*Given data*.
=====

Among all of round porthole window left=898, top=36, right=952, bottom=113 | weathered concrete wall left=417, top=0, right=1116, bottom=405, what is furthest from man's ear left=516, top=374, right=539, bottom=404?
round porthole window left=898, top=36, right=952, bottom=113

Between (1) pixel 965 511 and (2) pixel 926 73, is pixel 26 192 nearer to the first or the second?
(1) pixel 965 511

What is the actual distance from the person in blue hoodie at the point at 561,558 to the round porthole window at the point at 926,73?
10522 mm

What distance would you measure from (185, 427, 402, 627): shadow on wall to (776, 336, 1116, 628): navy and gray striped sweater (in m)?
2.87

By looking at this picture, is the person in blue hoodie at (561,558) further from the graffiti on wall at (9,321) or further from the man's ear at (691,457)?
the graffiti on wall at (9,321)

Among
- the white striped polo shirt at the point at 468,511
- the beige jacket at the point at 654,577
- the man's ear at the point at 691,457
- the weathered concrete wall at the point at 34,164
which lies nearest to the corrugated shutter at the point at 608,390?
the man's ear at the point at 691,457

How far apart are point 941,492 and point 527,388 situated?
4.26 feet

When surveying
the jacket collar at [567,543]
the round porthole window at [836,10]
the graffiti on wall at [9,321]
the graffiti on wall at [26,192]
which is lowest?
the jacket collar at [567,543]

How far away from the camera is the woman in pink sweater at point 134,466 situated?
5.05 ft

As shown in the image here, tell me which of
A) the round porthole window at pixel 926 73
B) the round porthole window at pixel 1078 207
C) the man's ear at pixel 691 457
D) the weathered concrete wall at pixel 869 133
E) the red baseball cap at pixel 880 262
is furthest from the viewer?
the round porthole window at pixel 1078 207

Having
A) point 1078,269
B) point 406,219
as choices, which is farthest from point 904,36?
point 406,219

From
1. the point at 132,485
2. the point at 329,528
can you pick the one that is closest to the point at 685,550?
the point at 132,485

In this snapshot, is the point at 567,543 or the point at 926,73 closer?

=====

*Set problem*. Copy out every one of the rows above word for word, without changing anything.

*Answer for this exercise*.
Among all of round porthole window left=898, top=36, right=952, bottom=113 | weathered concrete wall left=417, top=0, right=1116, bottom=405, what is furthest from man's ear left=516, top=374, right=539, bottom=404?
round porthole window left=898, top=36, right=952, bottom=113

Between (1) pixel 965 511 and (2) pixel 926 73, is pixel 26 192 nearer to the first or the second?
(1) pixel 965 511

What is the actual distance from the person in blue hoodie at the point at 561,558 to the round porthole window at the point at 926,73?
10522 mm

What distance would you measure from (185, 427, 402, 627): shadow on wall to (776, 336, 1116, 628): navy and gray striped sweater (in m)?
2.87

By looking at this picture, is the person in blue hoodie at (561,558) further from the graffiti on wall at (9,321) or further from the man's ear at (691,457)?
the graffiti on wall at (9,321)

Among
- the white striped polo shirt at the point at 468,511
- the beige jacket at the point at 654,577
- the man's ear at the point at 691,457
- the weathered concrete wall at the point at 34,164
which lies nearest to the corrugated shutter at the point at 608,390?
the man's ear at the point at 691,457

How far apart are point 941,492 and point 527,388 situated?
4.26 feet

When surveying
the jacket collar at [567,543]
the round porthole window at [836,10]
the graffiti on wall at [9,321]
the graffiti on wall at [26,192]
which is lowest?
the jacket collar at [567,543]

How far away from the camera is the woman in pink sweater at point 134,466 situated?
5.05 ft

As shown in the image here, tell me which of
A) the round porthole window at pixel 926 73
B) the round porthole window at pixel 1078 207
C) the man's ear at pixel 691 457
D) the weathered concrete wall at pixel 869 133
E) the red baseball cap at pixel 880 262
is furthest from the viewer?
the round porthole window at pixel 1078 207

Having
A) point 1078,269
B) point 406,219
as choices, which is farthest from point 904,36?
point 406,219

From
1. the point at 132,485
2. the point at 329,528
can you pick the one that is closest to the point at 685,550?
the point at 132,485

In this snapshot, is the point at 567,543 or the point at 926,73 closer?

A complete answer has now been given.